PROBLEM STATEMENT
Write out the entries below exactly, but only from the line containing "Nature indoors - Magic Man McGann" through the line containing "Rosa dibujada mini", and without the pictures.
- Opening Delimiter -
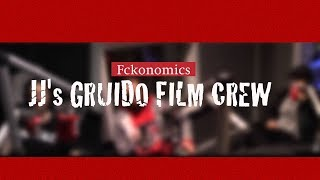 Fckonomics - JJ's all Guido Film Crew - Wise Guys Entertainment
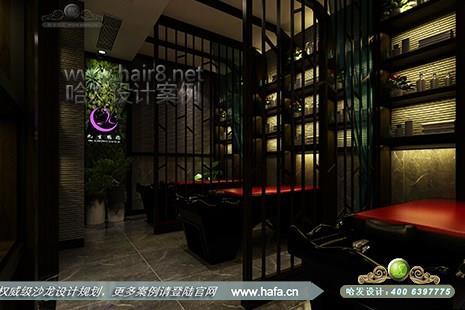 海南省海口市九重国际美容美发护肤SPA图2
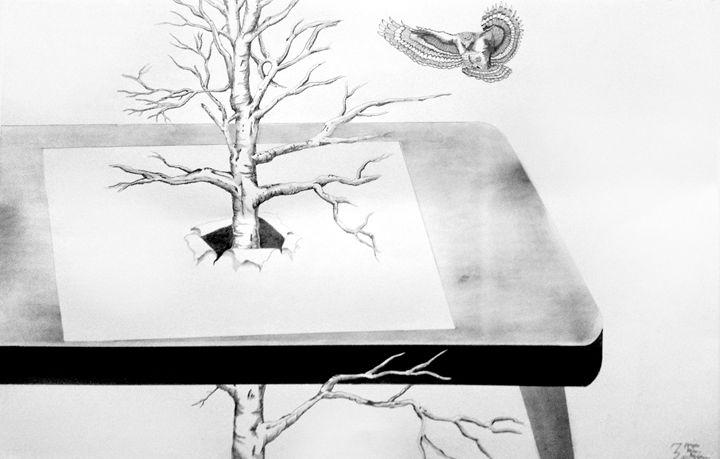 Nature indoors - Magic Man McGann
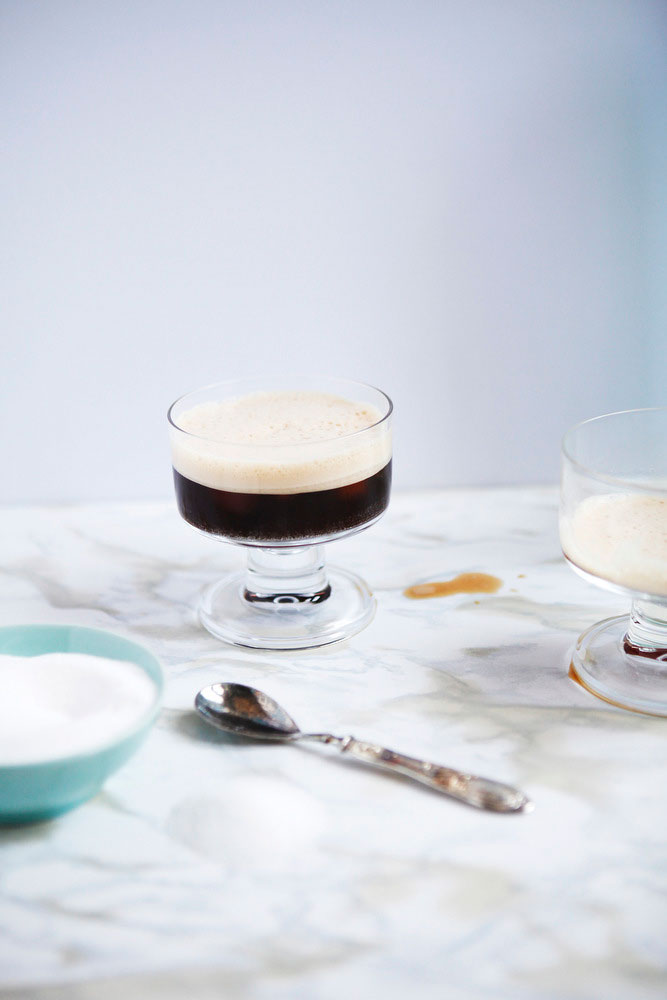 Italian shaken iced coffee: Caffe shakerato | Freckle & Fair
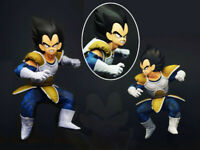 DBZ Dragon Ball Z Vegeta World Figure Colosseum BWFC 2 Vol.6 Statue 15cm NoBox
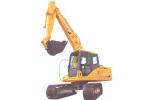 卡特重工CT150-8履带挖掘机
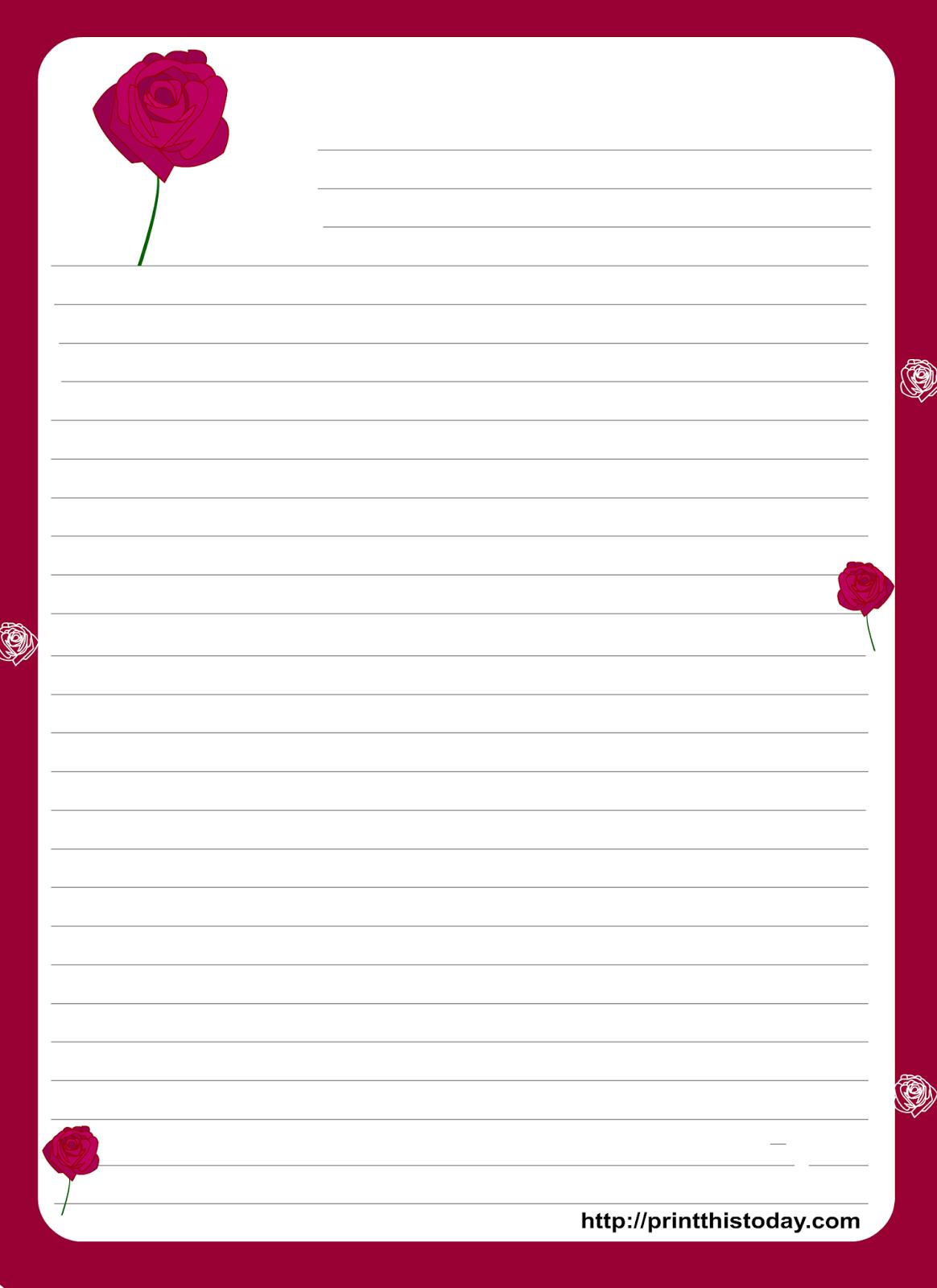 Rosa dibujada mini kit para imprimir gratis ideas y - Pagina de decoracion ...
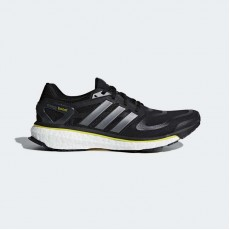 Adidas Energy Boost Running Shoes Mens Core Black G64392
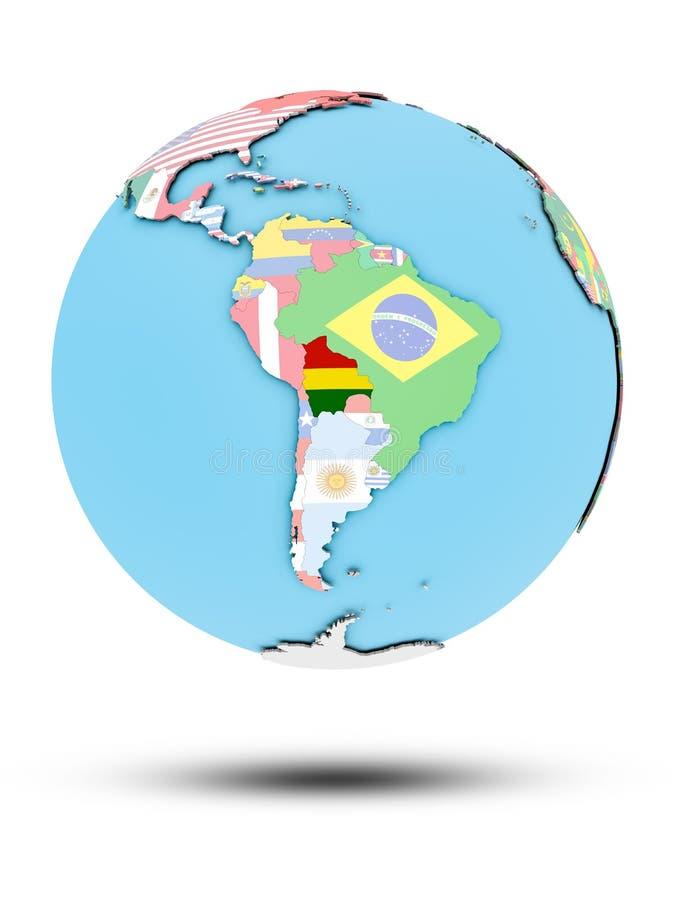 政治地球的玻利维亚与旗子 向量例证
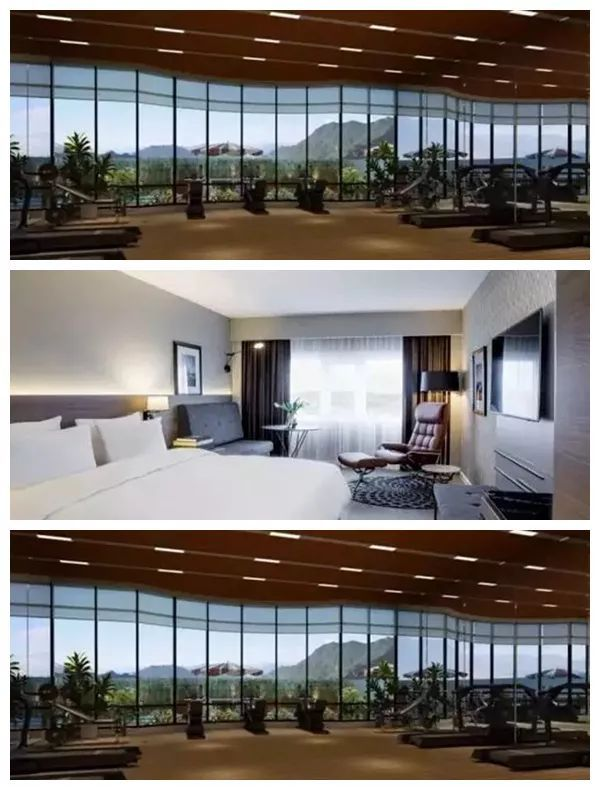 邦奇智能照明_【成员动态】邦奇智能照明控制系统应用于钱江世纪城丽笙酒店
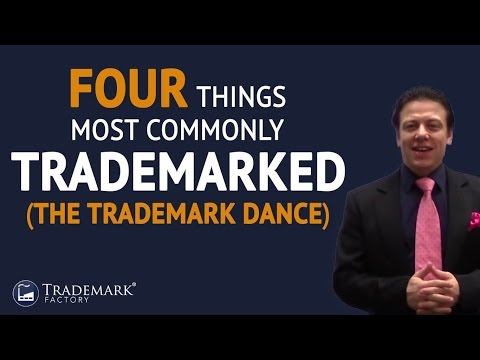 Four Things Most Commonly Trademarked The Trademark Dance | Trademark Factory® FAQ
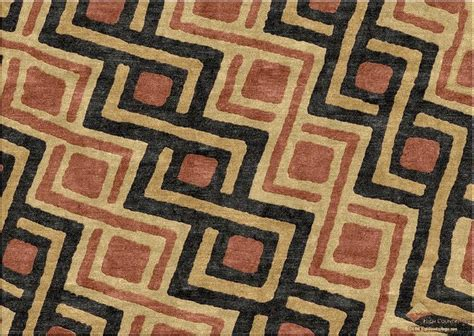 High Country Rugs by Pin By High Country Rugs 28 Images High Country Rugs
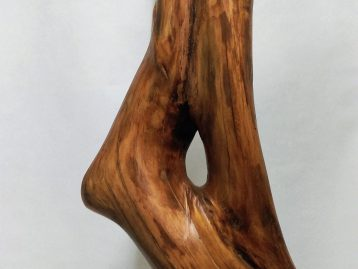 "Skulptur – ""GAZELLE"""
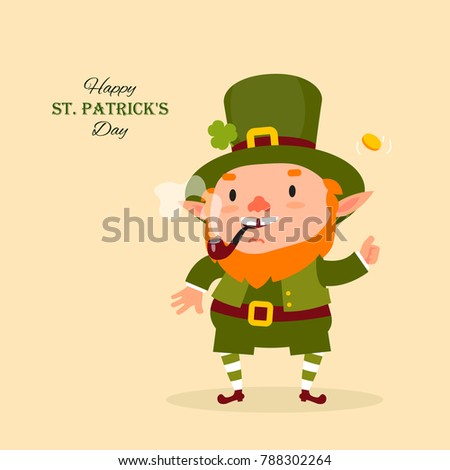 stpatrick 's day leprechaun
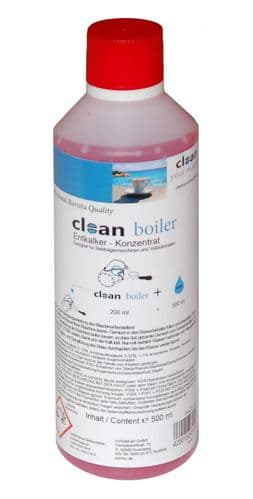 ​​​​​​​Clean boiler descaler 500ml
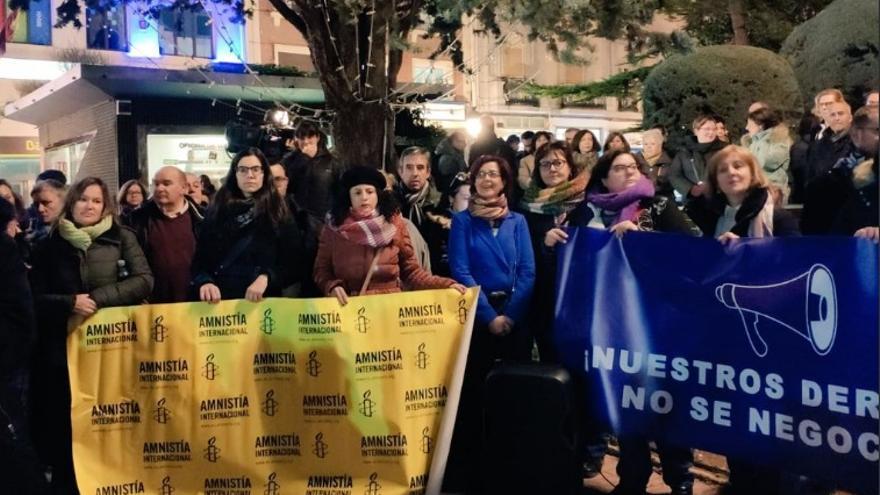 'Ni un paso atrás en igualdad', la indignación con Vox llega a Castilla-La Mancha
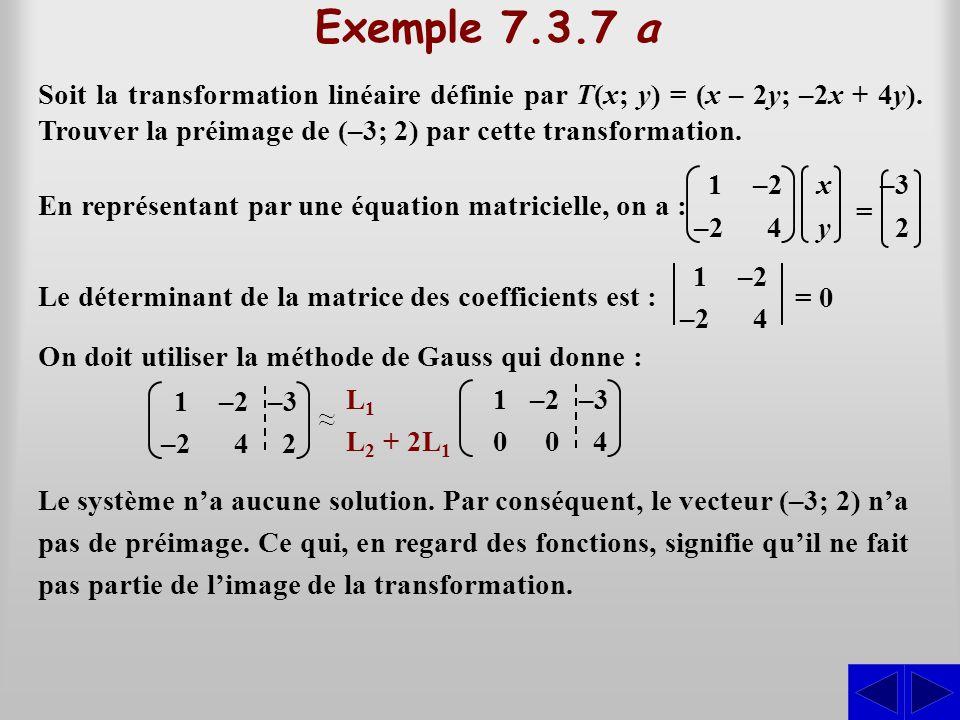 Exemple 7.3.7 a Soit la transformation linéaire définie par T(x; y) = (x – 2y; –2x + 4y). Trouver la préimage de (–3; 2) par cette transformation.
- Closing Delimiter -
EXERCISE SOLUTION
 Nature indoors - Magic Man McGann
 Italian shaken iced coffee: Caffe shakerato | Freckle & Fair
 DBZ Dragon Ball Z Vegeta World Figure Colosseum BWFC 2 Vol.6 Statue 15cm NoBox
 卡特重工CT150-8履带挖掘机
 Rosa dibujada mini kit para imprimir gratis ideas y - Pagina de decoracion ...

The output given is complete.